China's CNOOC Ltd. predicts that oil prices will remain between $75 and $85 per barrel for the second half of 2024, in line with current market trends. Brent crude is currently trading at $79.51 per barrel, up $0.86 (+1.09%) on the day. CNOOC, one of China's leading offshore oil and gas producers, sees fossil fuels as crucial for global energy stability in the foreseeable future, despite the global push towards renewable energy sources, according to CNOOC executives.
The state-owned company expects to produce between 700 million and 720 million barrels of oil equivalent (boe) this year, a 3% to 6% increase over last year's levels. This increase in output is part of CNOOC's strategy to capitalize on the growing demand for fossil fuels, particularly natural gas, which it expects will see strong growth domestically through 2030, Reuters reported on Thursday.

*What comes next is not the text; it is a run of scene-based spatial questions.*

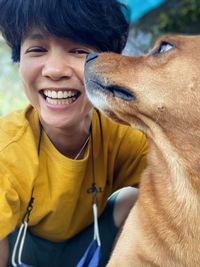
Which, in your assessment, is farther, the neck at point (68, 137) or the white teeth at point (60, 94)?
the neck at point (68, 137)

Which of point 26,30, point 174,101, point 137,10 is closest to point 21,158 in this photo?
point 26,30

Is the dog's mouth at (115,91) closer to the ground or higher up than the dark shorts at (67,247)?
higher up

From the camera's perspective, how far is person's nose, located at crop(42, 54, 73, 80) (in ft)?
7.11

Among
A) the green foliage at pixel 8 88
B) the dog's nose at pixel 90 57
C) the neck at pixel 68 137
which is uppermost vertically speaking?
the dog's nose at pixel 90 57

CNOOC's involvement in the Exxon Mobil-led Stabroek offshore Guyana joint venture remains a cornerstone of its production strategy. To date, the venture has already uncovered an estimated 11.6 billion barrels of oil and gas.
On Wednesday, CNOOC reported interim earnings of $11.2 billion—a record-high net profit. While slightly below PetroChina's $12.4 billion, it is more than double those of Sinopec, Asia's largest refining giant. The company has set its 2024 capital expenditure target at 125 billion to 135 billion yuan ($18 billion to $19 billion).
Record-high oil and gas production was the key driver of CNOOC's record-high profit for the first half of the year. Net production rose by 9.3% year-over-year to 362.6 million barrels of oil equivalent (BOE)—"hitting a historic high," CNOOC said.
The oil and gas giant continued to raise exploration activity, reserves, and production as directed by the Chinese authorities, which told the state energy giants a few years ago to boost domestic oil and gas production to bolster China's energy security.